Katliamın imgeleri için “Her izlediğimde içeridekini düşünüyorum. Ne yapıyorlar? Evvel kim yandı? O pencerenin ardındakini görüyorum. Bunun bende, bizde yarattığı bu. O katliamın imajlarının korunması gerekiyor” diyen Mazlum Çimen, “Unutturmamak için her acıya katlanabilirim ancak sorun o manzaraların orada durduğu halde bizim unutuyor hale gelmemiz.
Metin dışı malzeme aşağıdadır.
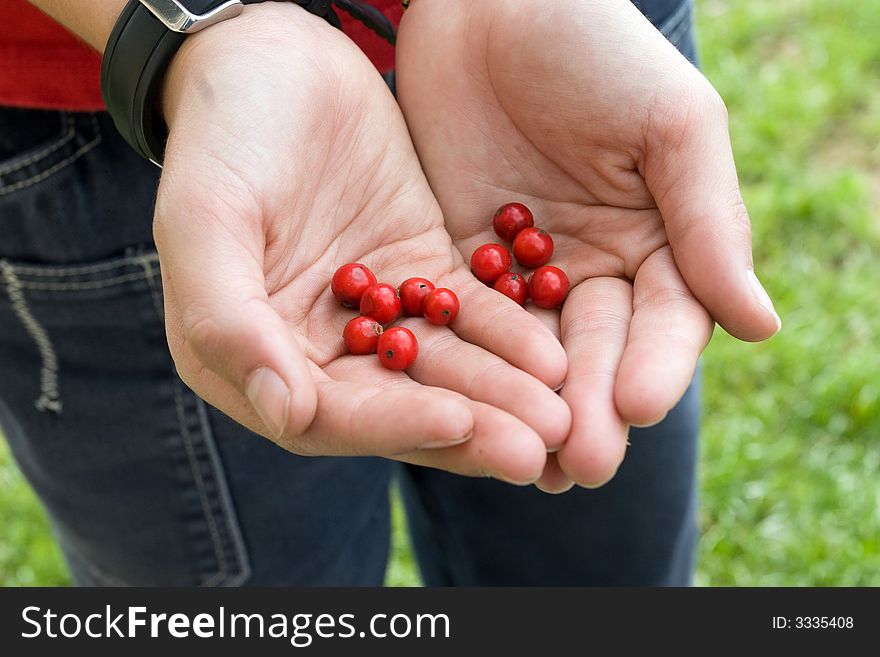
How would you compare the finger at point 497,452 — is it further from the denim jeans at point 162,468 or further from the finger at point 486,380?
the denim jeans at point 162,468

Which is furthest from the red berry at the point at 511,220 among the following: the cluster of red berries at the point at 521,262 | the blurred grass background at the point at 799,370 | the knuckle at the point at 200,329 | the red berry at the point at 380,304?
the blurred grass background at the point at 799,370

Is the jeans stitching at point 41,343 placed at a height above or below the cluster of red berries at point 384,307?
below

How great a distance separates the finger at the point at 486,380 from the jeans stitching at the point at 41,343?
0.89 m

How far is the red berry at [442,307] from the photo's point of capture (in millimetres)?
2432

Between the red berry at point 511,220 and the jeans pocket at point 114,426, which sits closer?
the jeans pocket at point 114,426

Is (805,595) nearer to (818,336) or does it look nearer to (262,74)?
(818,336)

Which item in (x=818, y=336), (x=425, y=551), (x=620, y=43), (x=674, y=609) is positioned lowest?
(x=425, y=551)

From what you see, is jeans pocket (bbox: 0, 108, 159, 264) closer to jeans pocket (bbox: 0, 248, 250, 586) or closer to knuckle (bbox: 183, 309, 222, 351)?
jeans pocket (bbox: 0, 248, 250, 586)

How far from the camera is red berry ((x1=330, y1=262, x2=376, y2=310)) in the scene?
2.46m

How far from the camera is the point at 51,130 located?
2.31 m

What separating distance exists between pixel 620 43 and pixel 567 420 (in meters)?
0.97

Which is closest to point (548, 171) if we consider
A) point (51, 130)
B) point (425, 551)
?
point (51, 130)

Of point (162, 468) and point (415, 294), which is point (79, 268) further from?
point (415, 294)

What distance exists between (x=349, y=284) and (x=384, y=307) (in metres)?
0.10
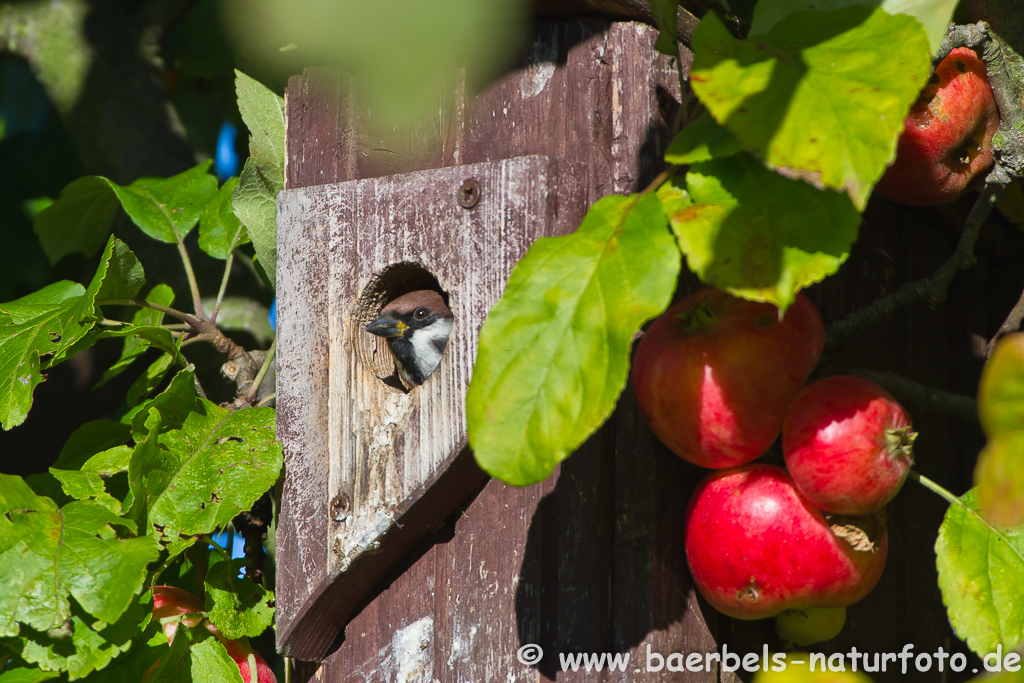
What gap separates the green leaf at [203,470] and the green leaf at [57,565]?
113mm

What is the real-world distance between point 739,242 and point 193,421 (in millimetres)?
1032

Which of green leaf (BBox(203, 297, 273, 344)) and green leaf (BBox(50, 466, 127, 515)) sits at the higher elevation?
green leaf (BBox(50, 466, 127, 515))

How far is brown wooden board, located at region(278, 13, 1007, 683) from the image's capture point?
4.63 ft

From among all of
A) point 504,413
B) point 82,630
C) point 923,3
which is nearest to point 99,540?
point 82,630

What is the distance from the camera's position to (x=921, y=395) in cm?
143

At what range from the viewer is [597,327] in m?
0.98

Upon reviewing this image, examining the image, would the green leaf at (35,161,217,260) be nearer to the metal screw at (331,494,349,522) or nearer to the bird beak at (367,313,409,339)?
the bird beak at (367,313,409,339)

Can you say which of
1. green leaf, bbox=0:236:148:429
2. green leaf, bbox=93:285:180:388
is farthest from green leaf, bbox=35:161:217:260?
green leaf, bbox=0:236:148:429

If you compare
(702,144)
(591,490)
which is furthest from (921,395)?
(702,144)

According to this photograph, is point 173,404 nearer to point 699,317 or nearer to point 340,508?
point 340,508

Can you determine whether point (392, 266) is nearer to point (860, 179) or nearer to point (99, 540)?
point (99, 540)

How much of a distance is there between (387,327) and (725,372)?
0.93 m

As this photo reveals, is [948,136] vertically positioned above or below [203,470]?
above

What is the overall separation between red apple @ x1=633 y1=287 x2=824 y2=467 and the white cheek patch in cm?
124
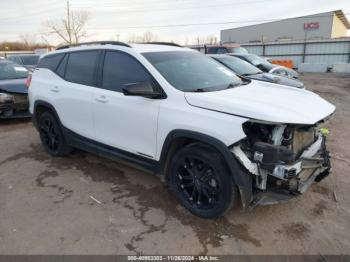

O diğer bir yangın” tabirlerini kullandı.
Atılan birinci sloganların “Sivas’ın hesabı sorulacak” olduğunu hatırlatan Çimen, “Bu beş sene sonra “Sivas’ı unutma, unutturma”ya döndü. O sloganı duyduğumda “Eyvah” dedim. Bizim hesabını soracağımız davadan güç artık buraya dönüşmüş. Gerçek şu ki unutulmaya başlanıyor” dedi ve davanın vakit aşımına uğradığını söyledi.
“Sivas Yangını ne demek? Bu fırın yangını ya da orman yangını mı? Madımak Yangını, Madımak Olayları diyorlar. Bunun ismini koyalım. Otel yakıldı ve katliam yapıldı. Bunun konuşulma biçimi değiştirildi” diyerek reaksiyonunu gösteren Mazlum Çimen, “Bir yüzleşme kültürü gerçekleştirmek gerekiyordu. Bu yüzleşmeler daha evvel olsaydı biz şu an anmıyorduk, Madımak’ta güle oynaya hala semahlar dönüyorduk. Alevin içinde semah dönmüyorduk, semah dönerek alev yaratıyorduk diğer bir şekilde” dedi.
“Gittin Gideli” müziğini babasına ithaf ettiğini söyleyen Çimen, “Terim küs olmuş cildime diyor müzikte. Beşerler ‘tenin küs olmuş tenime’ diyor. Tenin cildime değil. Terim küs olmuş yani artık terleyemiyorum anlamındadır” dedi.